Secure GDoF of the Z-channel with Finite Precision CSIT: How Robust are Structured Codes?

TL;DR

This paper investigates the robustness of structured codes for secure communication in interference channels when the transmitter's channel knowledge is imperfect, showing that their benefits vanish under finite precision CSIT.

Contribution

It proves that the GDoF advantages of structured codes are entirely lost with finite precision CSIT in a Z interference channel, providing the first such fundamental limitation result.

Findings

Structured codes' GDoF benefits are nullified under finite precision CSIT.

Secure GDoF region of the Z-channel is characterized.

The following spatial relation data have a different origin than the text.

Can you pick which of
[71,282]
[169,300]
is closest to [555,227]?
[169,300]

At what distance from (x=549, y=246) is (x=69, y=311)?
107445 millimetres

Sum-set inequalities based on Aligned Images bounds are used for analysis.

Abstract

Under the assumption of perfect channel state information at the transmitters (CSIT), it is known that structured codes offer significant advantages for secure communication in an interference network, e.g., structured jamming signals based on lattice codes may allow a receiver to decode the sum of the jamming signal and the signal being jammed, even though they cannot be separately resolved due to secrecy constraints, subtract the aggregate jammed signal, and then proceed to decode desired codewords at lower power levels. To what extent are such benefits of structured codes fundamentally limited by uncertainty in CSIT? To answer this question, we explore what is perhaps the simplest setting where the question presents itself -- a Z interference channel with secure communication. Using sum-set inequalities based on Aligned Images bounds we prove that the GDoF benefits of structured codes are lost completely under finite precision CSIT. The secure GDoF region of the Z interference channel is obtained as a byproduct of the analysis.